Rewrite all the rows below as a numbered list, one line per item, with blank lines dropped. Omit the pictures from your answer.

— BEGIN DATA SUPPLIED —

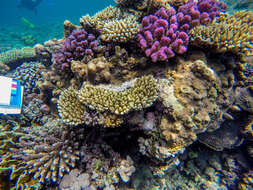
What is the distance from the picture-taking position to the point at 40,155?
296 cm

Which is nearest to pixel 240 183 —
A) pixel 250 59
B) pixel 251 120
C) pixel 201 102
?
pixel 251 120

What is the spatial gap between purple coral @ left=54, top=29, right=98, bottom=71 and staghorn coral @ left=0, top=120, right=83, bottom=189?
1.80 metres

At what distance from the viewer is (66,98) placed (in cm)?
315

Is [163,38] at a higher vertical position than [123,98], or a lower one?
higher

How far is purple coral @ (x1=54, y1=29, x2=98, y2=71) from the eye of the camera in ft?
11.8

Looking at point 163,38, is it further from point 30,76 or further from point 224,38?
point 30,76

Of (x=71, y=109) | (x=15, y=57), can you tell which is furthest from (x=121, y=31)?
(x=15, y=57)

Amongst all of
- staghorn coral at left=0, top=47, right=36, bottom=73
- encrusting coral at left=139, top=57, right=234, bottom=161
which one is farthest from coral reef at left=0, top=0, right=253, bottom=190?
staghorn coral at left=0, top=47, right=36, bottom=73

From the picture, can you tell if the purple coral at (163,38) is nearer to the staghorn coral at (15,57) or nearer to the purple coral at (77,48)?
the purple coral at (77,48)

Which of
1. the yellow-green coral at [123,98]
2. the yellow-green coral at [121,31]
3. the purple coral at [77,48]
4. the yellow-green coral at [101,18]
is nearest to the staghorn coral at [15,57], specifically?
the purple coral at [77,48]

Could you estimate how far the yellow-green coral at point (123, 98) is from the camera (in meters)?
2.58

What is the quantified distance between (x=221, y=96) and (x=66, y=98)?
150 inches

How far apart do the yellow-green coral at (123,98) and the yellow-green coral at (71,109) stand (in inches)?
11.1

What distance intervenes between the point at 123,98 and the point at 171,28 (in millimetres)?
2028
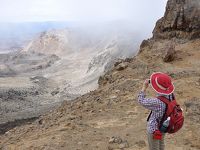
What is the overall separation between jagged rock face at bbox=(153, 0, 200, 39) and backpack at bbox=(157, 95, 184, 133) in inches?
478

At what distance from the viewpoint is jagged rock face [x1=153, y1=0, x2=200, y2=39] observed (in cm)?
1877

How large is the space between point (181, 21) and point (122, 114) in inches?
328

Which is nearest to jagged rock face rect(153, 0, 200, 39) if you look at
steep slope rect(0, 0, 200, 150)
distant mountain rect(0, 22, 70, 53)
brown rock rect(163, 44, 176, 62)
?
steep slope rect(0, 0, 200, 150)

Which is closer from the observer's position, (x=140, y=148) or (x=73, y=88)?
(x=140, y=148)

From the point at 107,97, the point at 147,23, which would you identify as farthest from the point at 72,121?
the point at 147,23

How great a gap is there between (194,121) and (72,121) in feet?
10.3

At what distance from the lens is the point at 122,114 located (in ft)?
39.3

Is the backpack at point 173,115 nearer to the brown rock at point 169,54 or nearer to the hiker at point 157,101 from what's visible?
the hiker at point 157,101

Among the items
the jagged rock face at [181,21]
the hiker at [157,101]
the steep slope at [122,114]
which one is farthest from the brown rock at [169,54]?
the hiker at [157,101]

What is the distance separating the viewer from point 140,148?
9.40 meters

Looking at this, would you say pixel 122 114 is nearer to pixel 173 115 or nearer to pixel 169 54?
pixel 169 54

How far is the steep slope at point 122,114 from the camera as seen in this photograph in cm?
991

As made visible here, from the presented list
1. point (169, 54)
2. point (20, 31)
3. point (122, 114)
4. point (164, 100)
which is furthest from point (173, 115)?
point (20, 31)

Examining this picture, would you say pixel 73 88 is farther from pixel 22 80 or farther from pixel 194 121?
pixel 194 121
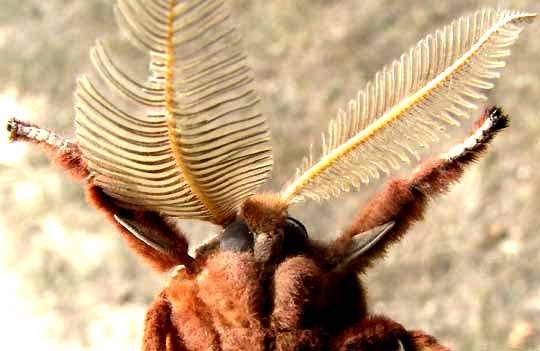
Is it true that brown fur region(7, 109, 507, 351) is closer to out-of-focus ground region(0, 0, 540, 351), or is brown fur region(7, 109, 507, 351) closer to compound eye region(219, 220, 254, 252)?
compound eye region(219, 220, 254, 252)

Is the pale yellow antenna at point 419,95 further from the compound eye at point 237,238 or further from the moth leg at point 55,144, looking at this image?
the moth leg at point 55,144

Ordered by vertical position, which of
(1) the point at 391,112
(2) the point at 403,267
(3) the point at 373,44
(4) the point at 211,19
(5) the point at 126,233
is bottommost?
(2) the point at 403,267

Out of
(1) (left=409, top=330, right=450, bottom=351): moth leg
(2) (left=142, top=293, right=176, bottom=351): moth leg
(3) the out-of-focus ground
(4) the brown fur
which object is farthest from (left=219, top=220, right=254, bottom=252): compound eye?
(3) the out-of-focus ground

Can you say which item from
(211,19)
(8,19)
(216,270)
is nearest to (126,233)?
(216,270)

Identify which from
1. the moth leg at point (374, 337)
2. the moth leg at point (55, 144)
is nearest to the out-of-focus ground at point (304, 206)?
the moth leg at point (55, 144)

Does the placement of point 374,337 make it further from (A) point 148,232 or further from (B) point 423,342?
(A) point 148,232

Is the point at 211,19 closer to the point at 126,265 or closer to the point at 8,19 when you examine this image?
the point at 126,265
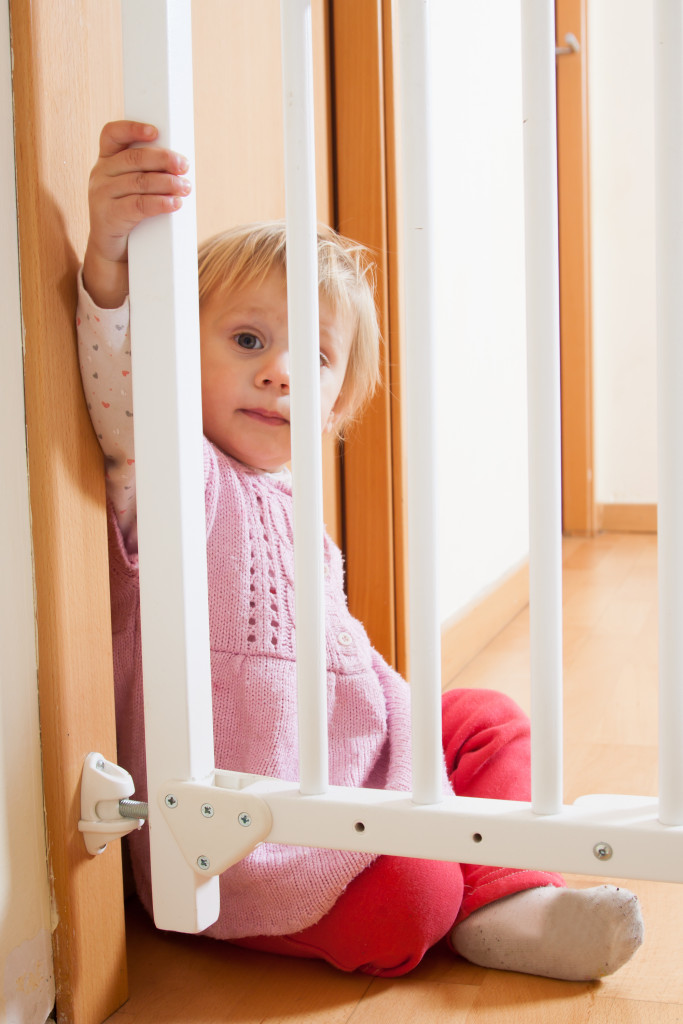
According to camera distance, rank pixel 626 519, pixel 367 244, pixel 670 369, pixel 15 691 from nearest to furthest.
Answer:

— END DATA SUPPLIED —

§ RESPONSE:
1. What is the distance from the picture-taking position to the point at 40,155?
2. 296 cm
3. Which is nearest to pixel 240 183 —
4. A) pixel 250 59
5. B) pixel 251 120
6. C) pixel 201 102
7. ?
8. pixel 251 120
9. What is the spatial gap between purple coral @ left=54, top=29, right=98, bottom=71 and staghorn coral @ left=0, top=120, right=83, bottom=189?
10. 1.80 metres
11. At what distance from the viewer is (66,98) placed (in cm)?
12. 315
13. Is [163,38] at a higher vertical position than [123,98], or a lower one?
14. higher
15. How far is purple coral @ (x1=54, y1=29, x2=98, y2=71) from the eye of the camera in ft?
16. 11.8
17. Looking at point 163,38, is it further from point 30,76 or further from point 224,38?
18. point 30,76
19. Of (x=71, y=109) | (x=15, y=57), can you tell which is furthest from (x=121, y=31)?
20. (x=15, y=57)
21. Amongst all of
22. - staghorn coral at left=0, top=47, right=36, bottom=73
23. - encrusting coral at left=139, top=57, right=234, bottom=161
24. which one is farthest from coral reef at left=0, top=0, right=253, bottom=190?
25. staghorn coral at left=0, top=47, right=36, bottom=73
26. From the picture, can you tell if the purple coral at (163,38) is nearer to the staghorn coral at (15,57) or nearer to the purple coral at (77,48)?
27. the purple coral at (77,48)
28. Which of
29. 1. the yellow-green coral at [123,98]
30. 2. the yellow-green coral at [121,31]
31. 3. the purple coral at [77,48]
32. 4. the yellow-green coral at [101,18]
33. is nearest to the staghorn coral at [15,57], specifically?
34. the purple coral at [77,48]
35. Could you estimate how far the yellow-green coral at point (123, 98) is from the camera (in meters)?
36. 2.58
37. What is the quantified distance between (x=221, y=96) and (x=66, y=98)?
38. 150 inches
39. How far apart do the yellow-green coral at (123,98) and the yellow-green coral at (71,109) stand (in inches)?
40. 11.1
41. What distance intervenes between the point at 123,98 and the point at 171,28 (in millimetres)?
42. 2028
43. What is the overall separation between jagged rock face at bbox=(153, 0, 200, 39) and backpack at bbox=(157, 95, 184, 133) in inches?
44. 478
45. At what distance from the viewpoint is jagged rock face [x1=153, y1=0, x2=200, y2=39] observed (in cm)?
46. 1877
47. How large is the space between point (181, 21) and point (122, 114) in inches?
48. 328
49. Which is nearest to jagged rock face rect(153, 0, 200, 39) if you look at
50. steep slope rect(0, 0, 200, 150)
51. distant mountain rect(0, 22, 70, 53)
52. brown rock rect(163, 44, 176, 62)
53. ?
54. steep slope rect(0, 0, 200, 150)
55. Which is closer from the observer's position, (x=140, y=148) or (x=73, y=88)?
56. (x=140, y=148)
57. From the point at 107,97, the point at 147,23, which would you identify as farthest from the point at 72,121?
58. the point at 147,23
59. How great a gap is there between (194,121) and (72,121) in feet?
60. 10.3
61. At what distance from the lens is the point at 122,114 located (in ft)?
62. 39.3
63. Is the backpack at point 173,115 nearer to the brown rock at point 169,54 or nearer to the hiker at point 157,101 from what's visible?
64. the hiker at point 157,101
65. Among the items
66. the jagged rock face at [181,21]
67. the hiker at [157,101]
68. the steep slope at [122,114]
69. which one is farthest from the brown rock at [169,54]?
70. the hiker at [157,101]
71. What is the distance separating the viewer from point 140,148?
72. 9.40 meters
73. Looking at this, would you say pixel 122 114 is nearer to pixel 173 115 or nearer to pixel 169 54?
74. pixel 169 54
75. How far is the steep slope at point 122,114 from the camera as seen in this photograph in cm?
76. 991
77. As made visible here, from the presented list
78. 1. point (169, 54)
79. 2. point (20, 31)
80. 3. point (122, 114)
81. 4. point (164, 100)
82. which is furthest from point (173, 115)?
83. point (20, 31)
84. Examining this picture, would you say pixel 73 88 is farther from pixel 22 80 or farther from pixel 194 121?
85. pixel 194 121
86. Is it true that brown fur region(7, 109, 507, 351) is closer to out-of-focus ground region(0, 0, 540, 351), or is brown fur region(7, 109, 507, 351) closer to compound eye region(219, 220, 254, 252)?
87. compound eye region(219, 220, 254, 252)
88. Is the pale yellow antenna at point 419,95 further from the compound eye at point 237,238 or further from the moth leg at point 55,144, looking at this image?
89. the moth leg at point 55,144
90. Ordered by vertical position, which of
91. (1) the point at 391,112
92. (2) the point at 403,267
93. (3) the point at 373,44
94. (4) the point at 211,19
95. (5) the point at 126,233
96. is bottommost?
97. (2) the point at 403,267
98. Out of
99. (1) (left=409, top=330, right=450, bottom=351): moth leg
100. (2) (left=142, top=293, right=176, bottom=351): moth leg
101. (3) the out-of-focus ground
102. (4) the brown fur
103. which object is farthest from (left=219, top=220, right=254, bottom=252): compound eye?
104. (3) the out-of-focus ground
105. Can you say which item from
106. (211,19)
107. (8,19)
108. (216,270)
109. is nearest to (126,233)?
110. (216,270)
111. Identify which from
112. 1. the moth leg at point (374, 337)
113. 2. the moth leg at point (55, 144)
114. is nearest to the out-of-focus ground at point (304, 206)?
115. the moth leg at point (55, 144)
116. Does the placement of point 374,337 make it further from (A) point 148,232 or further from (B) point 423,342?
117. (A) point 148,232
118. Is the point at 211,19 closer to the point at 126,265 or closer to the point at 8,19 when you examine this image?
119. the point at 126,265
120. According to camera distance, rank pixel 626 519, pixel 367 244, pixel 670 369, pixel 15 691 from nearest to furthest.
121. Answer:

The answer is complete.